The invention discloses an eye image processing model construction method and device, wherein the method comprises the following steps: setting a residual error network as a basic processing model; adding a characteristic detection module at the tail end of the residual block to obtain a classification model; training the classification model based on the ROP picture; and activating and mapping the classification model based on the weighted gradient class, realizing the positioning and visualization of pathological parts, and outputting corresponding pathological images and/or type information. The apparatus is for performing a method. The invention sets a basic processing model; adding a characteristic detection module at the tail end of the residual block; the interference of non-target characteristics can be reduced through an attention mechanism, and the identification efficiency is improved.

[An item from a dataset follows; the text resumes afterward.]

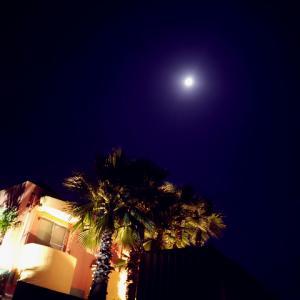 満月とウマ娘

Training a classification model based on the ROP picture to define an applicable range; the mapping processing classification model is activated based on the weighted gradient class, the positioning and visualization of pathological parts are realized, corresponding pathological images and/or type information are output, the pathological structure can be clearly displayed, and the study and judgment capacity of doctors for specific pathologies is improved.

Description

Eye image processing model construction method and device
Technical Field
The invention relates to the technical field of image processing, in particular to a method and a device for constructing an eye image processing model.
Background
Retinopathy of prematurity (ROP) is a retinal vascular proliferative disease, primarily found in premature and low birth weight infants. ROP is a major cause of blindness in children. Early screening and timely treatment are critical to preventing blindness to ROP. Due to the factors of large screening workload, insufficient professional ophthalmologists and the like, the method for researching automatic ROP screening is expected to reduce the burden of doctors and has certain clinical value. The existing automatic ROP screening method only gives a diagnosis result and cannot further give support for more identification to a doctor.
Disclosure of Invention
Embodiments of the present invention aim to address, at least to some extent, one of the technical problems in the related art. To this end, an object of the embodiments of the present invention is to provide an eye image processing model construction method and apparatus.
The technical scheme adopted by the invention is as follows:
in a first aspect, an embodiment of the present invention provides an eye image processing model building method, including: setting a residual error network as a basic processing model; adding a feature detection module based on an attention mechanism at the tail end of a residual block of a residual network to obtain a classification model; training the classification model based on the ROP picture; and activating and mapping the classification model based on the weighted gradient class, realizing the positioning and visualization of pathological parts, and outputting corresponding pathological images and/or type information.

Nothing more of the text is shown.